[Data records]
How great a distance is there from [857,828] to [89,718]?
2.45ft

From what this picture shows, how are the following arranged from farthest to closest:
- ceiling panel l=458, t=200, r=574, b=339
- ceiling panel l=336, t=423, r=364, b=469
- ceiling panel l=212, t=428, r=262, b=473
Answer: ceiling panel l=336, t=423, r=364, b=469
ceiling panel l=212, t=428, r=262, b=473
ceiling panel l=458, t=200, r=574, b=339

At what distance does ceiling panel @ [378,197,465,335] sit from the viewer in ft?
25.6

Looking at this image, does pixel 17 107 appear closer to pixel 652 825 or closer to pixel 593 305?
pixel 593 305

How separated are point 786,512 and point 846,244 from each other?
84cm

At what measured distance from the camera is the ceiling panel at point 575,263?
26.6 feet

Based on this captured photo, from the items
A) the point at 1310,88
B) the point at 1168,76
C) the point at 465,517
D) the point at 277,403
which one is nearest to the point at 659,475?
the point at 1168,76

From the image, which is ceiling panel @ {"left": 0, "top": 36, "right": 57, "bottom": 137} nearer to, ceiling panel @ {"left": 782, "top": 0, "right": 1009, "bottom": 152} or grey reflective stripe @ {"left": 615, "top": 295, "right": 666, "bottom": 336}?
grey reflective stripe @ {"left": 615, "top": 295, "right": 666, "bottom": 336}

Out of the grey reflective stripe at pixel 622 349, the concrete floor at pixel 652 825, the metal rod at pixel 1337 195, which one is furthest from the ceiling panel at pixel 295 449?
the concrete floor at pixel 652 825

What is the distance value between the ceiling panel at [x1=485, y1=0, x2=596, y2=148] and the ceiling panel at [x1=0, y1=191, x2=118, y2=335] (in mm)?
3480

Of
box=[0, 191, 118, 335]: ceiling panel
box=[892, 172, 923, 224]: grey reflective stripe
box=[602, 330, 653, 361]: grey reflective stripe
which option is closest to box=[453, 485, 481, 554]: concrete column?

— EXERCISE AIM —
Pick out every line of the records above that contains the string "pixel", treating uppercase and lowercase as different, and copy each of those lines.

— TASK SOLUTION —
Looking at this image, does pixel 17 107 appear closer to pixel 652 825 or closer to pixel 593 305?
pixel 593 305
Out of the grey reflective stripe at pixel 622 349, the concrete floor at pixel 652 825, the metal rod at pixel 1337 195, which one is furthest from the ceiling panel at pixel 295 449?
the concrete floor at pixel 652 825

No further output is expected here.